La mondialisation a fait des merveilles pour faire tomber les frontières xénophobes, tout en provoquant – quoi d’autre ? – un retour de flamme qui alimente la rage populiste contre les changements visibles dans leurs rues.
L’aversion pour les immigrés peut se manifester comme une question de race, d’emploi ou de culture. Mais en réalité, il s’agit de quelque chose de plus fondamental que cela. Il s’agit de xénophobie. C’est l’un de nos instincts les plus fondamentaux. Nous l’avons tous, à des degrés divers. Personne n’échappe à la xénophobie. (C’est la raison pour laquelle la chasse aux « préjugés inconscients » est si importante. La suspicion à l’égard des étrangers n’a rien de socialement construit. La discrimination – et donc les préjugés – qui en découlent ne sont pas le péché originel, comme le wokisme voudrait nous le faire croire).

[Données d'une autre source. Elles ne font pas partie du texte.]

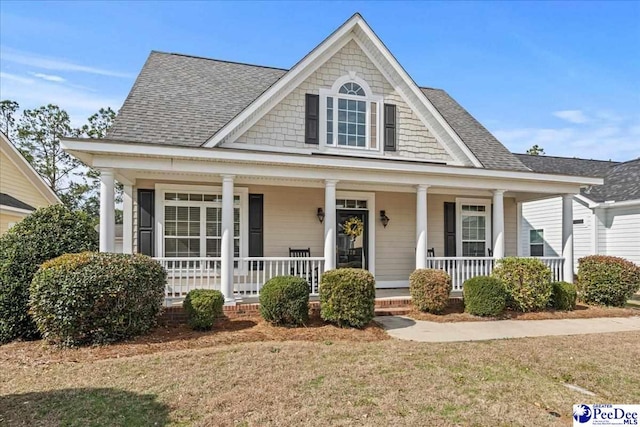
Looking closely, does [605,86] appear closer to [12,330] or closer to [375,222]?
[375,222]

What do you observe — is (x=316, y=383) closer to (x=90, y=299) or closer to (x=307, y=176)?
(x=90, y=299)

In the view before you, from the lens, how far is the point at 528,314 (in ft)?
27.6

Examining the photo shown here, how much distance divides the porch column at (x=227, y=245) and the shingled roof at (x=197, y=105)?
149 centimetres

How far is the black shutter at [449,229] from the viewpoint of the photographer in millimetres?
11344

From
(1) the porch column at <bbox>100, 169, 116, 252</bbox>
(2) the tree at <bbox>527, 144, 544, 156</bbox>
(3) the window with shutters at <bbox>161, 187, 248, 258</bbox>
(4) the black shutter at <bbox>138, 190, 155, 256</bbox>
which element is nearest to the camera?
(1) the porch column at <bbox>100, 169, 116, 252</bbox>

Mais ce que nous en faisons, la manière dont nous gérons nos tendances xénophobes, voilà la marque de notre civilité.
Ici, au Canada, avec la promesse d’un demi-million de nouveaux arrivants chaque année dans le contexte d’un marché du logement tendu, le sujet de l’immigration reste au premier plan des titres quotidiens et du débat politique.
Et même si une large unanimité politique a existé jusqu’à présent, il serait peut-être sage de considérer qu’elle pourrait s’effriter à l’avenir. (Même si, pour être juste, le fait que le PPC de Bernier n’ait pas trouvé beaucoup d’écho politique parmi les plus mécontents montre à quel point il est encore déconcertant pour la plupart des Canadiens d’utiliser un langage ouvertement anti-immigrés).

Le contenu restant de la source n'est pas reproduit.